While recent retrospective studies have suggested the temporarily revised guidelines could lead to an under detection of gestational diabetes of between 25%–29% (van Gemert et al. 2020; Zhu et al. 2021), the latest 2020–21 incidence numbers (from the NHMD) indicate a continued rise in gestational diabetes incidence in Australia (see Gestational diabetes). While MBS data processed to 1 August 2021 indicates the number of women receiving the OGTT and OGCT had returned to pre-COVID levels, further monitoring will determine the impact of successive waves of the COVID-19 pandemic on gestational diabetes screening and subsequent incidence numbers.

Figure 6: Number of women who received MBS-subsidised services for the diagnosis of gestational diabetes and management of pre-existing diabetes in pregnancy, by month, April 2019 to August 2021

The chart shows the number women who received MBS-subsidised services for the diagnosis of gestational diabetes and management of pre-existing diabetes in pregnancy, by month, April 2019 to August 2021. There was a sharp decline in the number of women receiving the oral glucose tolerance test for the screening of gestational diabetes throughout April to June 2020 with an overall 11% drop in the annual numbers between 2019 and 2020 (from 184,000 to 163,000, respectively). By January 2021, the numbers had returned to pre-COVID levels.

Diabetes medicine use

The COVID-19 pandemic has affected both patients and health practitioners in terms of the number of medical services, type of services and the way in which services are delivered (Sutherland et al. 2020). Medication access and supply has also been affected.
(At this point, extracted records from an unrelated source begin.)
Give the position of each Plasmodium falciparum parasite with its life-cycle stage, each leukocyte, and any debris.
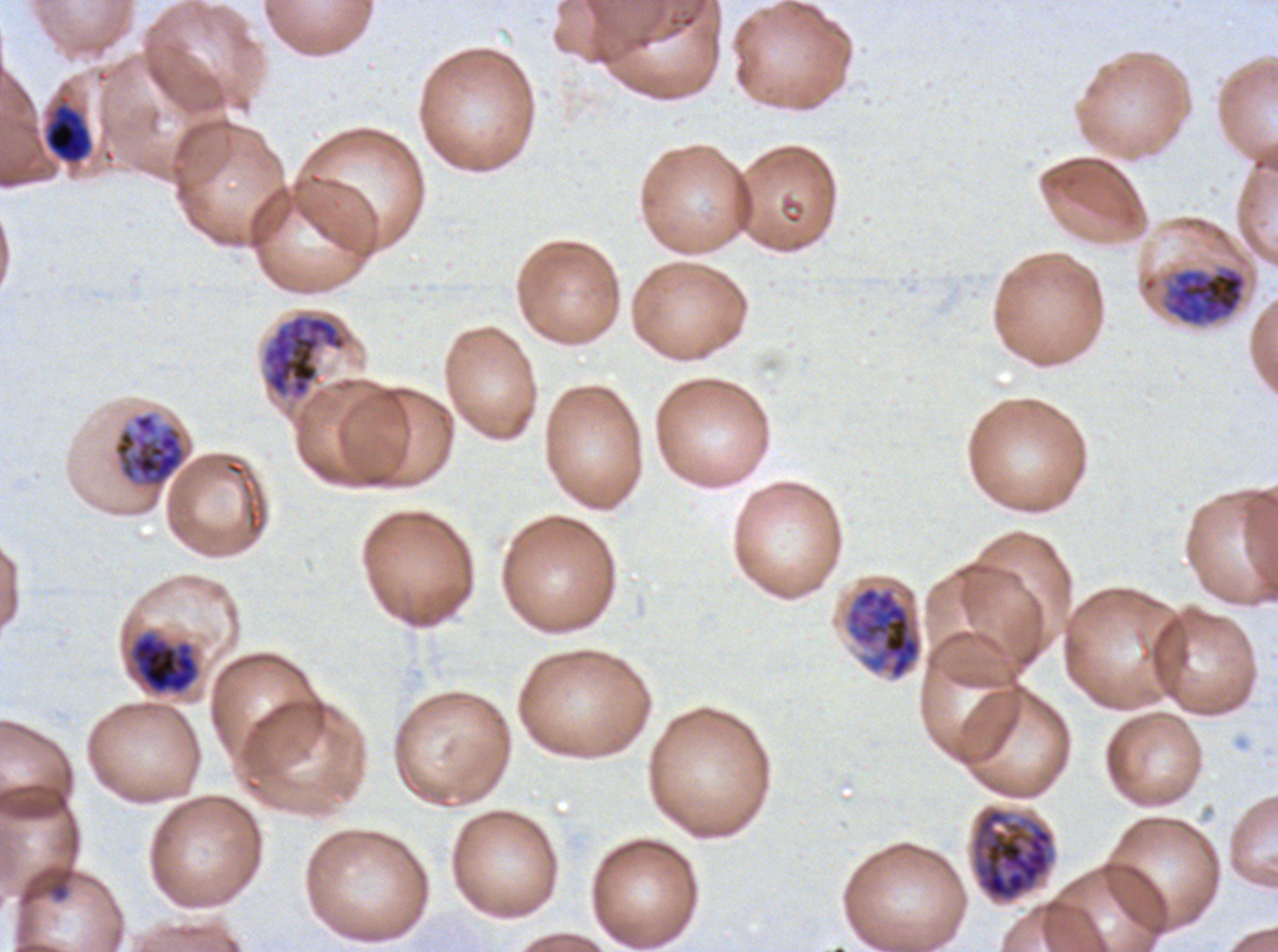
Approximate bounding boxes as [x1, y1, x2, y2] in pixels.
Rings: [49, 882, 68, 901].
Mid trophozoites: [45, 107, 91, 163].
Early schizonts: [1162, 265, 1247, 327], [113, 412, 186, 488], [130, 633, 199, 694].
Late schizonts: [263, 314, 347, 398], [844, 583, 923, 681], [970, 805, 1056, 903].
No late-ring/early-trophozoite forms, late trophozoites, segmenters, gametocytes, leukocytes, or debris observed.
Analysis of the total volume of Pharmaceutical Benefits Scheme (PBS) prescriptions dispensed for ATC group A10, Drugs used in diabetes dispensed during 2019–20 and 2020–21 shows little change from 2018–19 when accounting for the expected increase in prescriptions dispensed over time. During 2019–20 and 2020–21, 15.4 and 16.5 million scripts for group A10 were dispensed, compared with 14.3 million for 2018–19 (Figure 6), a 7.8% increase from 2018–19 to 2019–20, and a 7.6% increase from 2019–20 to 2020–21.
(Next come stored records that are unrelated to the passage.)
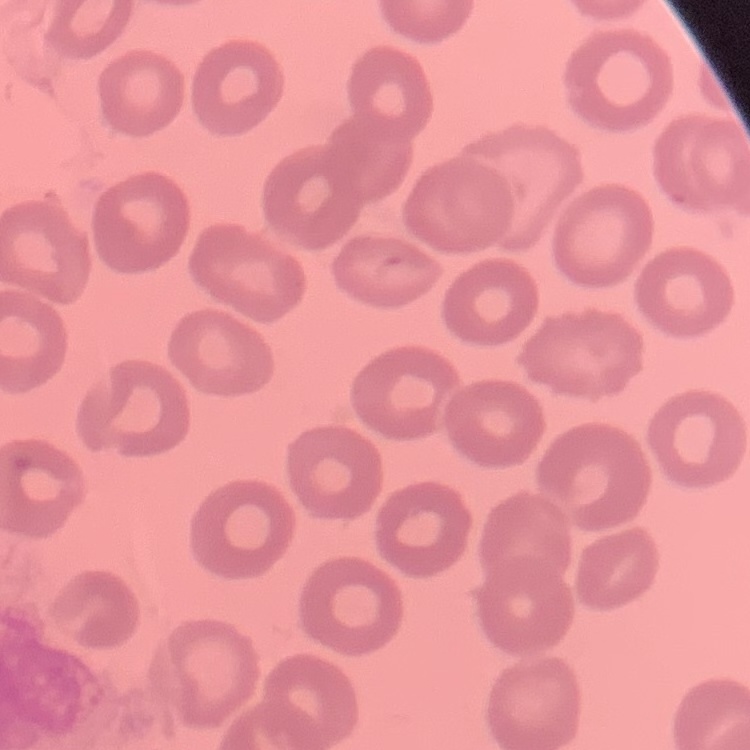

erythrocyte_morphology: no rouleaux formation
stain: Field's or Giemsa
preparation: thin blood smear
image_type: one tile cut from a larger photomicrograph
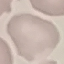
Malaria status: uninfected. Thin blood film. Photographed with a smartphone camera at the microscope eyepiece. Cell patch, automatically extracted from a larger field of view and resized to 64 × 64 pixels. Giemsa-stained preparation.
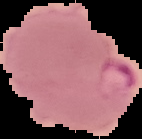

From a thin blood film. Image is 142×139 pixels. Cell region segmented out of the field of view; the surrounding area is masked to black. Malaria status: parasitized.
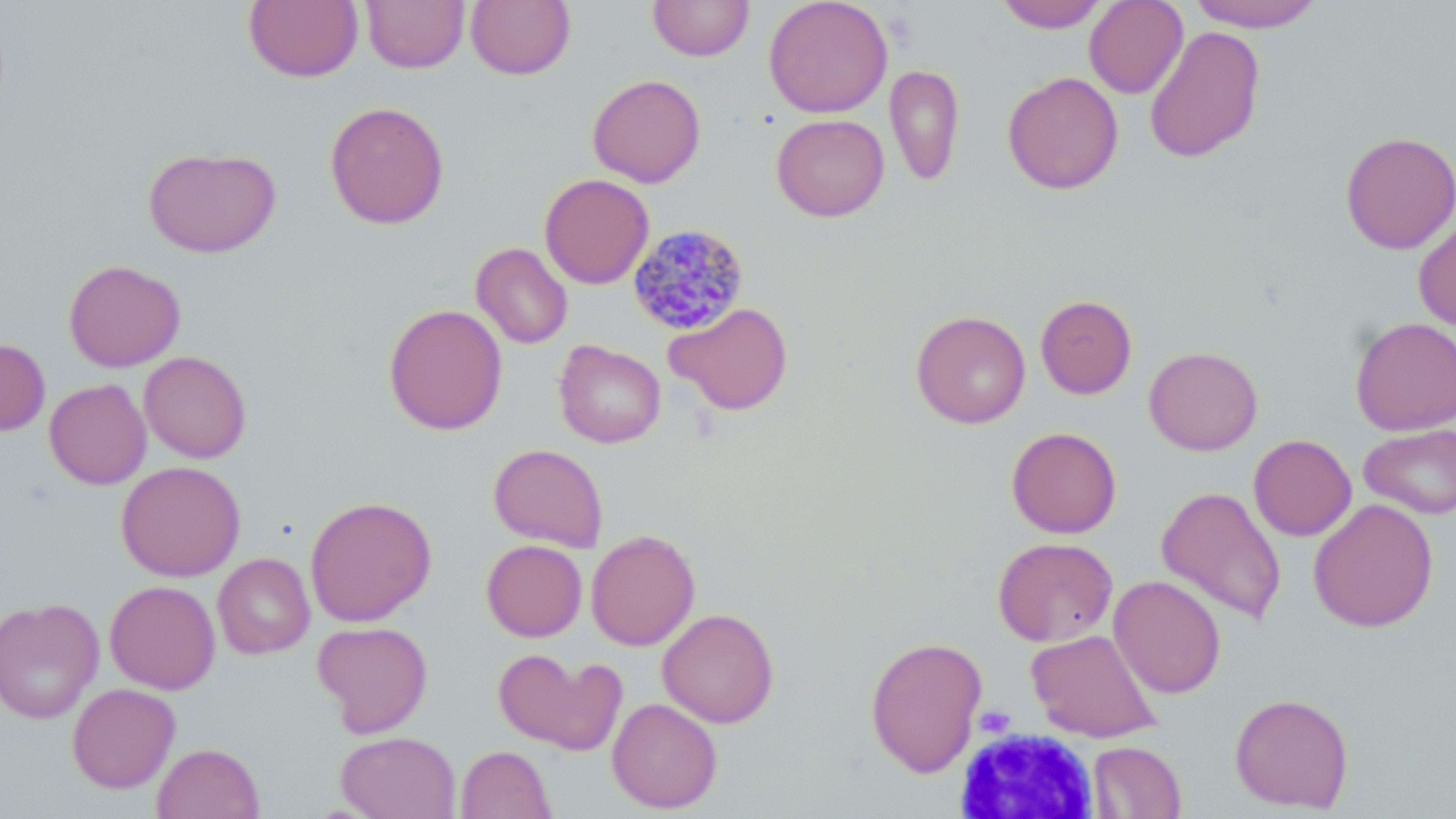

Approximate bounding boxes as [x1, y1, x2, y2] in pixels. White blood cell locations: [954, 728, 1101, 818]. Uninfected red blood cell locations: [361, 0, 469, 72], [466, 0, 576, 80], [648, 0, 754, 61], [764, 0, 893, 118], [994, 0, 1110, 32], [1084, 0, 1188, 98], [244, 1, 363, 82], [1186, 1, 1325, 32], [1144, 25, 1266, 164], [884, 64, 964, 187], [1002, 70, 1124, 195], [587, 74, 706, 188], [324, 100, 450, 230], [771, 113, 889, 221], [1339, 131, 1456, 254], [143, 147, 282, 257], [539, 174, 654, 289], [1414, 215, 1456, 332], [471, 242, 573, 349], [63, 259, 186, 372], [1035, 294, 1137, 399], [665, 302, 794, 415], [383, 303, 508, 434], [911, 310, 1031, 429], [1350, 316, 1456, 435], [0, 338, 50, 436], [554, 340, 666, 448], [1143, 346, 1263, 455], [139, 351, 252, 463], [44, 379, 152, 489], [1358, 423, 1456, 519], [1006, 426, 1122, 538], [1248, 434, 1357, 541], [488, 443, 608, 552], [116, 460, 246, 581], [1156, 485, 1287, 626], [305, 495, 437, 626], [1308, 498, 1439, 632], [586, 529, 700, 651], [992, 537, 1118, 646], [481, 539, 588, 642], [213, 553, 315, 659], [1109, 575, 1227, 698], [104, 580, 221, 694], [0, 592, 220, 707], [0, 597, 104, 725], [657, 608, 780, 728], [312, 620, 433, 737], [1026, 629, 1162, 742], [864, 635, 987, 777], [493, 648, 625, 756], [67, 683, 180, 793], [1229, 692, 1355, 813], [607, 697, 723, 814], [336, 731, 460, 819], [1088, 741, 1187, 818], [152, 742, 264, 819], [456, 745, 556, 819]. Plasmodium malariae-infected red blood cell locations: [626, 223, 749, 335]. Slide-level diagnosis: Plasmodium malariae. Image is 1456×819 pixels. One field of a larger specimen. Optical microscopy. 1000x magnification. Thin blood smear. May-Grünwald-Giemsa stain.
Figure 7: Prescriptions dispensed for diabetes medicines, by quarter, 2017–18 to 2020–21

The chart shows the number of prescriptions dispensed for diabetes medicines by quarter between 2017–18 and 2020–21. During 2019–20 and 2020–21, 16.5 and 15.4 million scripts for group A10 were dispensed, compared with 14.3 million for 2018–19, a 7.8% increase from 2018–19 to 2019–20, and a 7.6% increase from 2019–20 to 2020–21.

There were, however, changes in consumer behaviour. An unusually high volume of diabetes scripts was dispensed in March 2020 (1.6 million), coinciding with the introduction of national restrictions, followed by a decrease in April 2020 (1.2 million) (Figure 7).
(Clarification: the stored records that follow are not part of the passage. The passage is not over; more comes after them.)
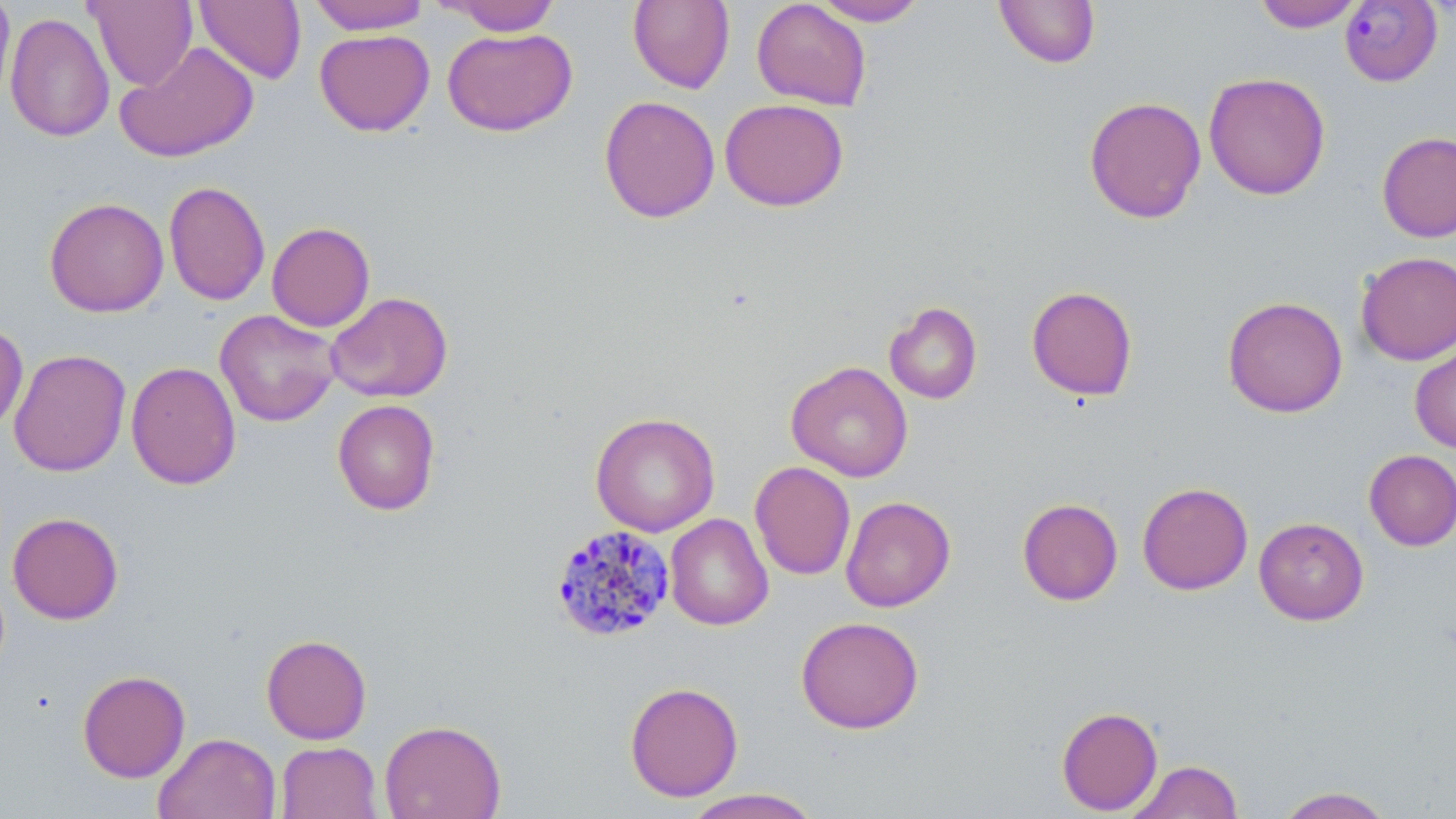
{
  "slide_level_diagnosis": "Plasmodium malariae",
  "modality": "light microscopy",
  "image_size": "1456×819 pixels",
  "field_of_view": "single",
  "uninfected_red_blood_cell_locations": "approximate bounding boxes as [x1, y1, x2, y2] in pixels: [0, 0, 16, 108], [84, 0, 198, 91], [194, 0, 306, 84], [308, 0, 429, 34], [751, 0, 872, 111], [810, 0, 929, 26], [994, 0, 1101, 68], [1252, 0, 1365, 32], [441, 1, 561, 36], [627, 1, 735, 93], [5, 12, 115, 143], [441, 28, 578, 136], [314, 29, 435, 136], [115, 40, 259, 162], [1203, 72, 1331, 200], [598, 95, 721, 223], [1083, 95, 1206, 224], [719, 97, 849, 211], [1376, 131, 1456, 243], [164, 181, 270, 306], [44, 197, 169, 317], [267, 222, 375, 332], [1355, 251, 1456, 365], [1026, 285, 1138, 401], [325, 291, 453, 403], [1222, 296, 1348, 418], [884, 301, 983, 405], [215, 309, 341, 427], [0, 320, 29, 434], [1409, 338, 1456, 453], [8, 349, 130, 477], [126, 361, 242, 490], [786, 361, 913, 482], [332, 398, 441, 516], [590, 411, 720, 537], [1364, 449, 1456, 551], [749, 461, 856, 580], [1137, 482, 1253, 595], [840, 495, 956, 612], [1017, 498, 1123, 605], [7, 512, 124, 625], [664, 513, 774, 631], [1254, 516, 1369, 625], [795, 616, 924, 734], [261, 634, 372, 744], [77, 669, 191, 783], [624, 681, 744, 802], [1056, 706, 1163, 815], [379, 718, 506, 819], [153, 732, 281, 819], [275, 741, 382, 819], [1127, 760, 1244, 818], [1273, 786, 1395, 818], [680, 788, 824, 818]",
  "plasmodium_malariae_infected_red_blood_cell_locations": "approximate bounding boxes as [x1, y1, x2, y2] in pixels: [1339, 1, 1443, 87], [549, 524, 676, 642]",
  "stain": "May-Grünwald-Giemsa",
  "magnification": "1000x",
  "preparation": "thin blood smear"
}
In March 2020, the Australian Government implemented temporary changes to medicines regulation to support Australians’ continued access to PBS medicines during the COVID-19 pandemic. Some of these changes were in response to the dramatic increase in demand for medicines during early March, which resulted in pharmacies and wholesalers reporting medicine shortages.

The measures included a restriction on the quantity of medicines purchased to discourage unnecessary medicine stockpiling, continued dispensing emergency measures to allow one month supply of a patient’s usual medicines without a prescription, a home delivery service for eligible patients, digital image-based prescriptions to support telehealth medical services, and arrangements for medicine substitution by pharmacists without prior approval from the prescribing doctor (AIHW 2020).

Figure 8: Prescriptions dispensed for diabetes medicines, by month, 2017–18 to 2020–21

The chart shows the number of prescriptions dispensed for diabetes medicines by month between 2017–18 and 2020–2021. An unusually high volume of diabetes scripts was dispensed in March 2020 (1.6 million), coinciding with the introduction of national restrictions, followed by a decrease in April 2020 (1.2 million).